Exercise programs promote muscle development, which takes place in conjunction with body fat reduction resulting from the difference between the intake and output of energy. In the initial stages of weight reduction, the body fat available for the body to use as fuel is often counteracted as denser muscle tissues are gained. The adenosine triphosphate chemical (ATP) facilitates muscle contraction and after several repetitions, ATP levels are depleted. Glycogen is initially burnt to replenish the level and the longer exercise takes, the more fat is burnt, like in short and high-intensity exercises (Curtin & Woledge 583). If the exercises are longer, the muscles release more lactic acid, which could eventually lead to muscle fatigue and cramping. However, flexibility and stretching exercises create greater motion range in joints subjected to the associated stresses. The result is that when the joints gain the ability to move with more dynamism, there is a notable increase in stability, power and speed in the motions of the related structure. This greatly reduces chances of injury or being overstressed.

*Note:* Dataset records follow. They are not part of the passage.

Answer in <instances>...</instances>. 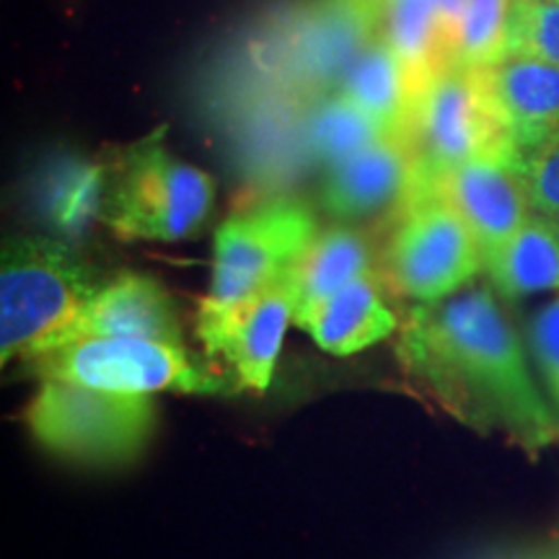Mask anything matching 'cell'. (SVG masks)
<instances>
[{
	"instance_id": "obj_1",
	"label": "cell",
	"mask_w": 559,
	"mask_h": 559,
	"mask_svg": "<svg viewBox=\"0 0 559 559\" xmlns=\"http://www.w3.org/2000/svg\"><path fill=\"white\" fill-rule=\"evenodd\" d=\"M400 358L432 400L481 436H502L531 459L559 438L555 409L489 288L417 304L402 326Z\"/></svg>"
},
{
	"instance_id": "obj_2",
	"label": "cell",
	"mask_w": 559,
	"mask_h": 559,
	"mask_svg": "<svg viewBox=\"0 0 559 559\" xmlns=\"http://www.w3.org/2000/svg\"><path fill=\"white\" fill-rule=\"evenodd\" d=\"M215 181L166 148L164 132L138 140L104 169L99 218L124 241H185L205 226Z\"/></svg>"
},
{
	"instance_id": "obj_3",
	"label": "cell",
	"mask_w": 559,
	"mask_h": 559,
	"mask_svg": "<svg viewBox=\"0 0 559 559\" xmlns=\"http://www.w3.org/2000/svg\"><path fill=\"white\" fill-rule=\"evenodd\" d=\"M107 283L66 243L19 236L0 257V355L26 360L81 317Z\"/></svg>"
},
{
	"instance_id": "obj_4",
	"label": "cell",
	"mask_w": 559,
	"mask_h": 559,
	"mask_svg": "<svg viewBox=\"0 0 559 559\" xmlns=\"http://www.w3.org/2000/svg\"><path fill=\"white\" fill-rule=\"evenodd\" d=\"M156 425L151 394H122L68 381H41L26 407V428L41 449L83 464H124Z\"/></svg>"
},
{
	"instance_id": "obj_5",
	"label": "cell",
	"mask_w": 559,
	"mask_h": 559,
	"mask_svg": "<svg viewBox=\"0 0 559 559\" xmlns=\"http://www.w3.org/2000/svg\"><path fill=\"white\" fill-rule=\"evenodd\" d=\"M402 135L415 156V181L481 156L519 153L495 107L487 73L464 66L440 70L412 96Z\"/></svg>"
},
{
	"instance_id": "obj_6",
	"label": "cell",
	"mask_w": 559,
	"mask_h": 559,
	"mask_svg": "<svg viewBox=\"0 0 559 559\" xmlns=\"http://www.w3.org/2000/svg\"><path fill=\"white\" fill-rule=\"evenodd\" d=\"M481 270L485 254L456 207L428 187H412L383 247V277L391 290L417 304H436L464 290Z\"/></svg>"
},
{
	"instance_id": "obj_7",
	"label": "cell",
	"mask_w": 559,
	"mask_h": 559,
	"mask_svg": "<svg viewBox=\"0 0 559 559\" xmlns=\"http://www.w3.org/2000/svg\"><path fill=\"white\" fill-rule=\"evenodd\" d=\"M41 381H68L122 394H221L223 376L192 360L185 345L143 337H88L26 358Z\"/></svg>"
},
{
	"instance_id": "obj_8",
	"label": "cell",
	"mask_w": 559,
	"mask_h": 559,
	"mask_svg": "<svg viewBox=\"0 0 559 559\" xmlns=\"http://www.w3.org/2000/svg\"><path fill=\"white\" fill-rule=\"evenodd\" d=\"M317 218L296 200H272L218 226L205 306H228L277 283L317 239Z\"/></svg>"
},
{
	"instance_id": "obj_9",
	"label": "cell",
	"mask_w": 559,
	"mask_h": 559,
	"mask_svg": "<svg viewBox=\"0 0 559 559\" xmlns=\"http://www.w3.org/2000/svg\"><path fill=\"white\" fill-rule=\"evenodd\" d=\"M298 293L290 272L277 283L228 306H198V337L207 355L234 368L241 389L264 394L275 376L285 332L296 324Z\"/></svg>"
},
{
	"instance_id": "obj_10",
	"label": "cell",
	"mask_w": 559,
	"mask_h": 559,
	"mask_svg": "<svg viewBox=\"0 0 559 559\" xmlns=\"http://www.w3.org/2000/svg\"><path fill=\"white\" fill-rule=\"evenodd\" d=\"M415 185L428 187L456 207L477 239L485 260L534 213L521 177L519 153H495V156L466 160L456 169Z\"/></svg>"
},
{
	"instance_id": "obj_11",
	"label": "cell",
	"mask_w": 559,
	"mask_h": 559,
	"mask_svg": "<svg viewBox=\"0 0 559 559\" xmlns=\"http://www.w3.org/2000/svg\"><path fill=\"white\" fill-rule=\"evenodd\" d=\"M88 337H143L185 345L179 313L169 290L156 277L140 272H122L115 280H107L81 317L55 334L41 349Z\"/></svg>"
},
{
	"instance_id": "obj_12",
	"label": "cell",
	"mask_w": 559,
	"mask_h": 559,
	"mask_svg": "<svg viewBox=\"0 0 559 559\" xmlns=\"http://www.w3.org/2000/svg\"><path fill=\"white\" fill-rule=\"evenodd\" d=\"M417 179L415 156L404 135H386L368 148L330 166L321 202L337 218L400 210L407 202Z\"/></svg>"
},
{
	"instance_id": "obj_13",
	"label": "cell",
	"mask_w": 559,
	"mask_h": 559,
	"mask_svg": "<svg viewBox=\"0 0 559 559\" xmlns=\"http://www.w3.org/2000/svg\"><path fill=\"white\" fill-rule=\"evenodd\" d=\"M464 0H373L376 37L409 75L412 96L440 70L456 66Z\"/></svg>"
},
{
	"instance_id": "obj_14",
	"label": "cell",
	"mask_w": 559,
	"mask_h": 559,
	"mask_svg": "<svg viewBox=\"0 0 559 559\" xmlns=\"http://www.w3.org/2000/svg\"><path fill=\"white\" fill-rule=\"evenodd\" d=\"M502 124L515 151L526 153L559 132V68L534 58L508 55L498 66L487 68Z\"/></svg>"
},
{
	"instance_id": "obj_15",
	"label": "cell",
	"mask_w": 559,
	"mask_h": 559,
	"mask_svg": "<svg viewBox=\"0 0 559 559\" xmlns=\"http://www.w3.org/2000/svg\"><path fill=\"white\" fill-rule=\"evenodd\" d=\"M296 326L309 334L324 353L347 358L391 337L400 321L383 304L379 280L368 272L332 298L321 300L306 317L296 319Z\"/></svg>"
},
{
	"instance_id": "obj_16",
	"label": "cell",
	"mask_w": 559,
	"mask_h": 559,
	"mask_svg": "<svg viewBox=\"0 0 559 559\" xmlns=\"http://www.w3.org/2000/svg\"><path fill=\"white\" fill-rule=\"evenodd\" d=\"M485 272L502 298L559 293V221L531 213V218L487 257Z\"/></svg>"
},
{
	"instance_id": "obj_17",
	"label": "cell",
	"mask_w": 559,
	"mask_h": 559,
	"mask_svg": "<svg viewBox=\"0 0 559 559\" xmlns=\"http://www.w3.org/2000/svg\"><path fill=\"white\" fill-rule=\"evenodd\" d=\"M368 272H373V251L366 236L349 228L319 234L290 270L298 293L296 319L306 317L321 300L332 298Z\"/></svg>"
},
{
	"instance_id": "obj_18",
	"label": "cell",
	"mask_w": 559,
	"mask_h": 559,
	"mask_svg": "<svg viewBox=\"0 0 559 559\" xmlns=\"http://www.w3.org/2000/svg\"><path fill=\"white\" fill-rule=\"evenodd\" d=\"M340 94L368 111L394 135L407 124L412 86L402 60L383 39H370L340 79Z\"/></svg>"
},
{
	"instance_id": "obj_19",
	"label": "cell",
	"mask_w": 559,
	"mask_h": 559,
	"mask_svg": "<svg viewBox=\"0 0 559 559\" xmlns=\"http://www.w3.org/2000/svg\"><path fill=\"white\" fill-rule=\"evenodd\" d=\"M386 135H394V132L376 122L368 111H362L358 104L349 102L340 91L334 96H324L306 122L309 151L326 166L340 164V160L368 148L370 143Z\"/></svg>"
},
{
	"instance_id": "obj_20",
	"label": "cell",
	"mask_w": 559,
	"mask_h": 559,
	"mask_svg": "<svg viewBox=\"0 0 559 559\" xmlns=\"http://www.w3.org/2000/svg\"><path fill=\"white\" fill-rule=\"evenodd\" d=\"M513 0H464L456 66L487 70L508 58Z\"/></svg>"
},
{
	"instance_id": "obj_21",
	"label": "cell",
	"mask_w": 559,
	"mask_h": 559,
	"mask_svg": "<svg viewBox=\"0 0 559 559\" xmlns=\"http://www.w3.org/2000/svg\"><path fill=\"white\" fill-rule=\"evenodd\" d=\"M508 55L559 68V5L547 0H513Z\"/></svg>"
},
{
	"instance_id": "obj_22",
	"label": "cell",
	"mask_w": 559,
	"mask_h": 559,
	"mask_svg": "<svg viewBox=\"0 0 559 559\" xmlns=\"http://www.w3.org/2000/svg\"><path fill=\"white\" fill-rule=\"evenodd\" d=\"M104 192V169L99 166L68 164L58 179H52L50 207L66 226H79L91 215H99Z\"/></svg>"
},
{
	"instance_id": "obj_23",
	"label": "cell",
	"mask_w": 559,
	"mask_h": 559,
	"mask_svg": "<svg viewBox=\"0 0 559 559\" xmlns=\"http://www.w3.org/2000/svg\"><path fill=\"white\" fill-rule=\"evenodd\" d=\"M521 177L534 213L559 221V132L521 153Z\"/></svg>"
},
{
	"instance_id": "obj_24",
	"label": "cell",
	"mask_w": 559,
	"mask_h": 559,
	"mask_svg": "<svg viewBox=\"0 0 559 559\" xmlns=\"http://www.w3.org/2000/svg\"><path fill=\"white\" fill-rule=\"evenodd\" d=\"M528 347L559 419V296L536 311L528 326Z\"/></svg>"
},
{
	"instance_id": "obj_25",
	"label": "cell",
	"mask_w": 559,
	"mask_h": 559,
	"mask_svg": "<svg viewBox=\"0 0 559 559\" xmlns=\"http://www.w3.org/2000/svg\"><path fill=\"white\" fill-rule=\"evenodd\" d=\"M547 3H557L559 5V0H547Z\"/></svg>"
}]
</instances>
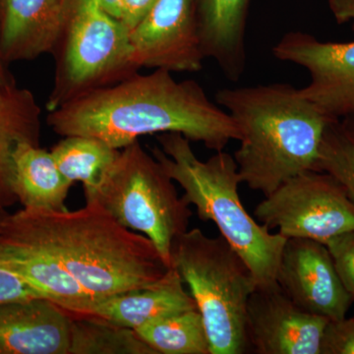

Body composition accounts for the most visible physiological change in response to athletic training. The human body is constructed from skeletal bone, organs, lean muscle mass and body fat. Although training does not alter their dimensions, specialized exercise reduces body fat percentage while increasing the mass of lean muscle. Processed triglycerides are stored in the form of body fat in the adipose tissues for indefinite periods.